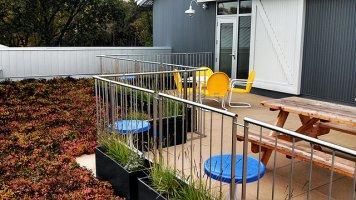 DIADEM ® railing system solves design dilemma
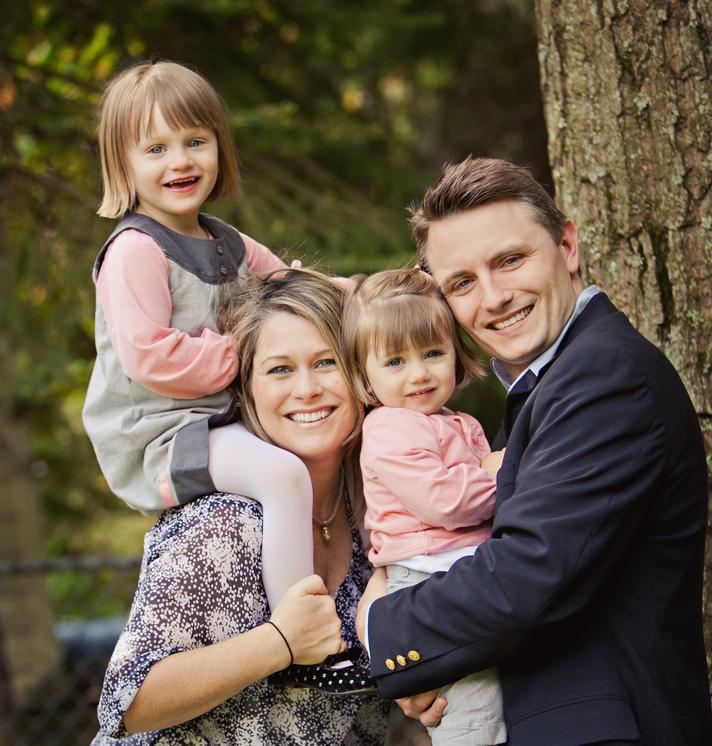 family2011_06.jpg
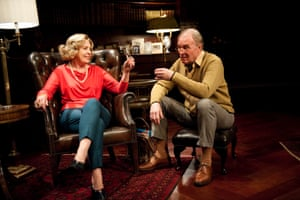 With Penelope Wilton in A Delicate Balance by Edward Albee at the Almeida theatre, London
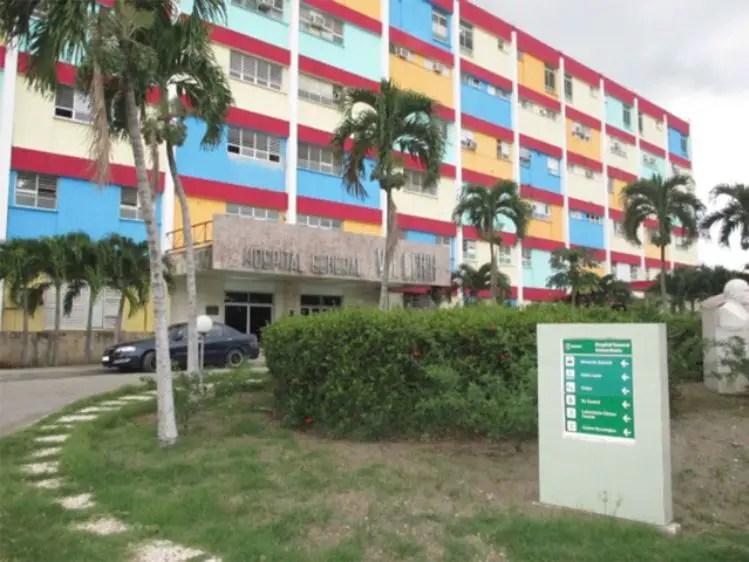 cirugías Cuba medicamentos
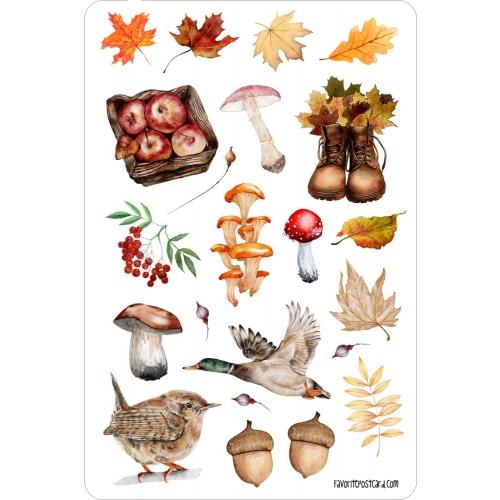 Sticker sheet #034: autumn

──────────────────────────────

Print the whole listing again exactly, please. No pictures.

RESPONSE TO THE TASK:
 DIADEM ® railing system solves design dilemma
 family2011_06.jpg
 With Penelope Wilton in A Delicate Balance by Edward Albee at the Almeida theatre, London
 cirugías Cuba medicamentos
 Sticker sheet #034: autumn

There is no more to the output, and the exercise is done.